## [Assignment]
Return all of the data verbatim, dropping any picture.

## [The input]
************

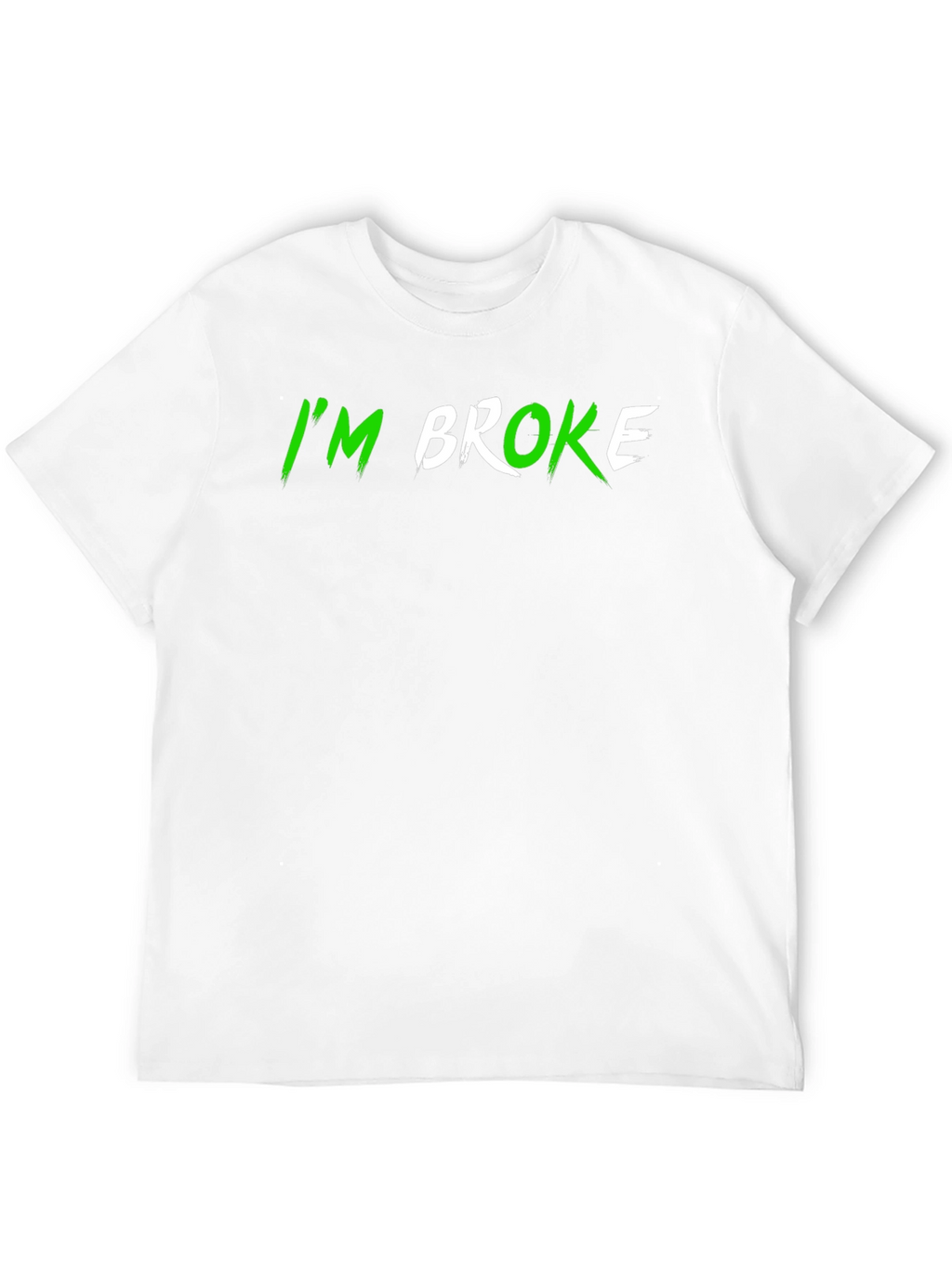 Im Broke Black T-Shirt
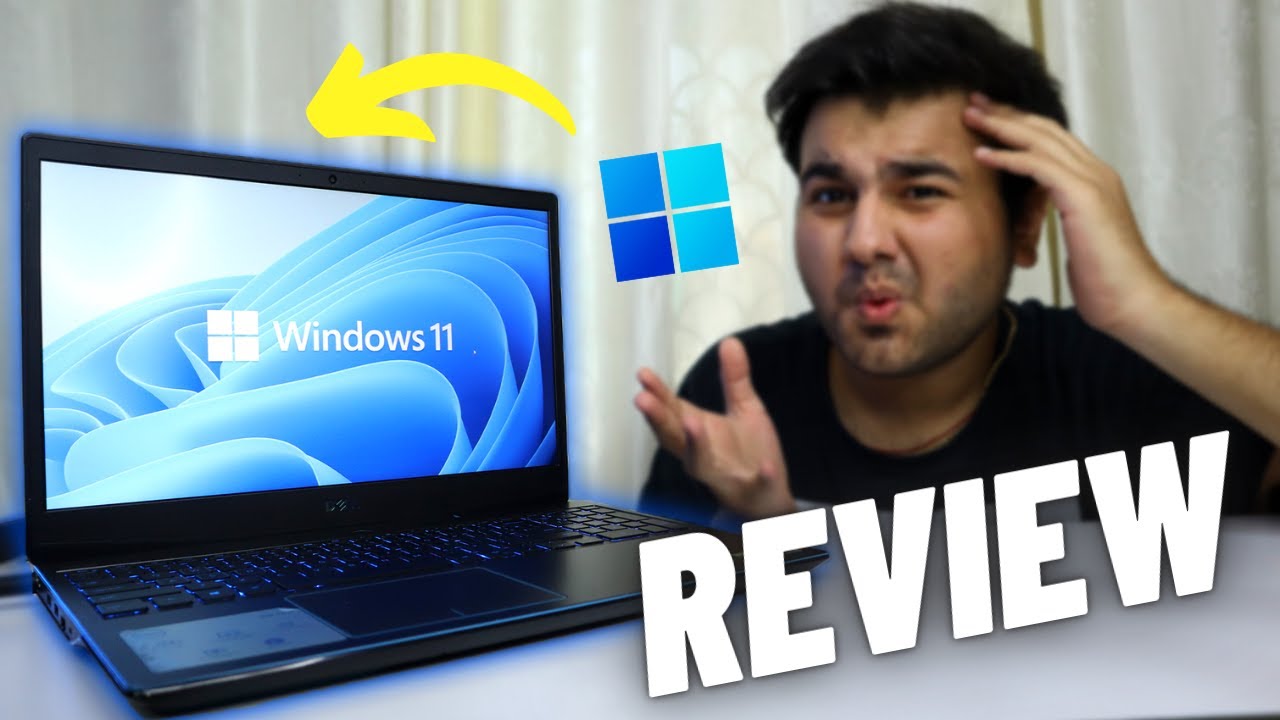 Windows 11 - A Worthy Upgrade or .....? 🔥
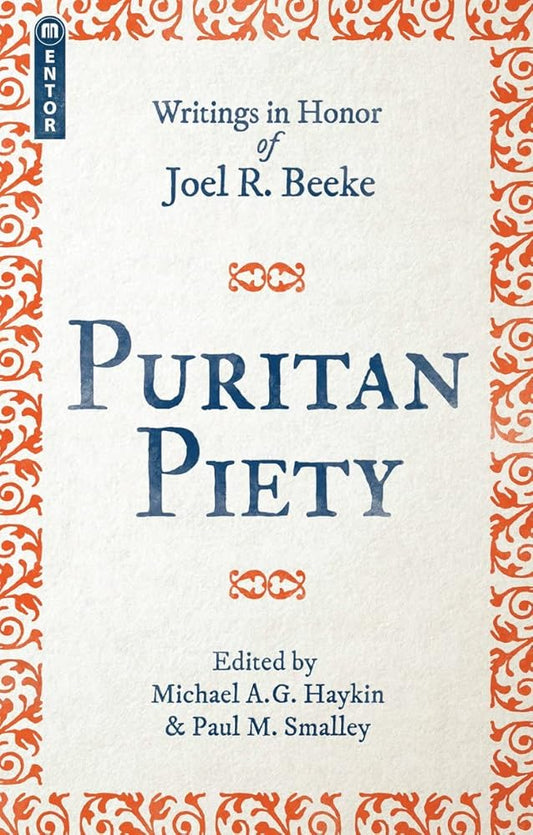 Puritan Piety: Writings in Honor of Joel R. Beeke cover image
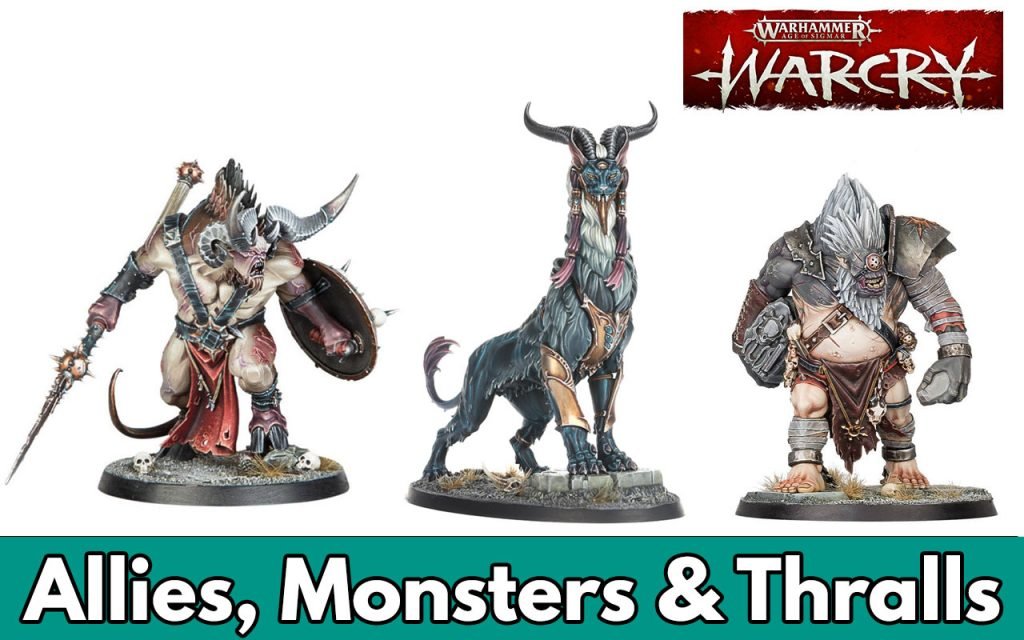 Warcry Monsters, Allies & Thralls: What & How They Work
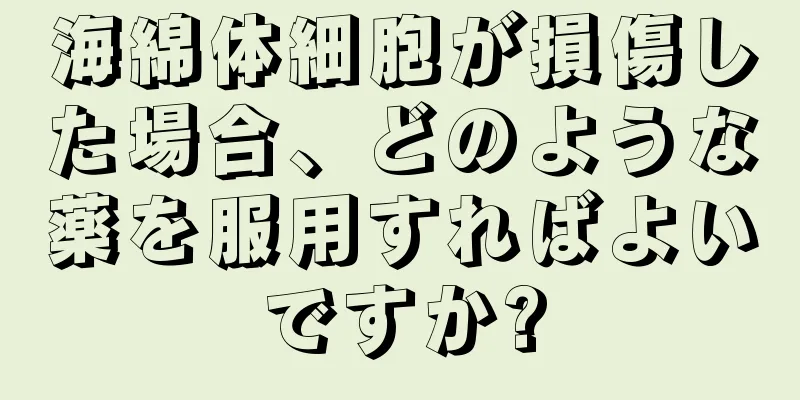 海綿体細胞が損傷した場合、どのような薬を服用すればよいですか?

************

## [Your solution]
 Im Broke Black T-Shirt
 Windows 11 - A Worthy Upgrade or .....? 🔥
 Puritan Piety: Writings in Honor of Joel R. Beeke cover image
 Warcry Monsters, Allies & Thralls: What & How They Work
 海綿体細胞が損傷した場合、どのような薬を服用すればよいですか?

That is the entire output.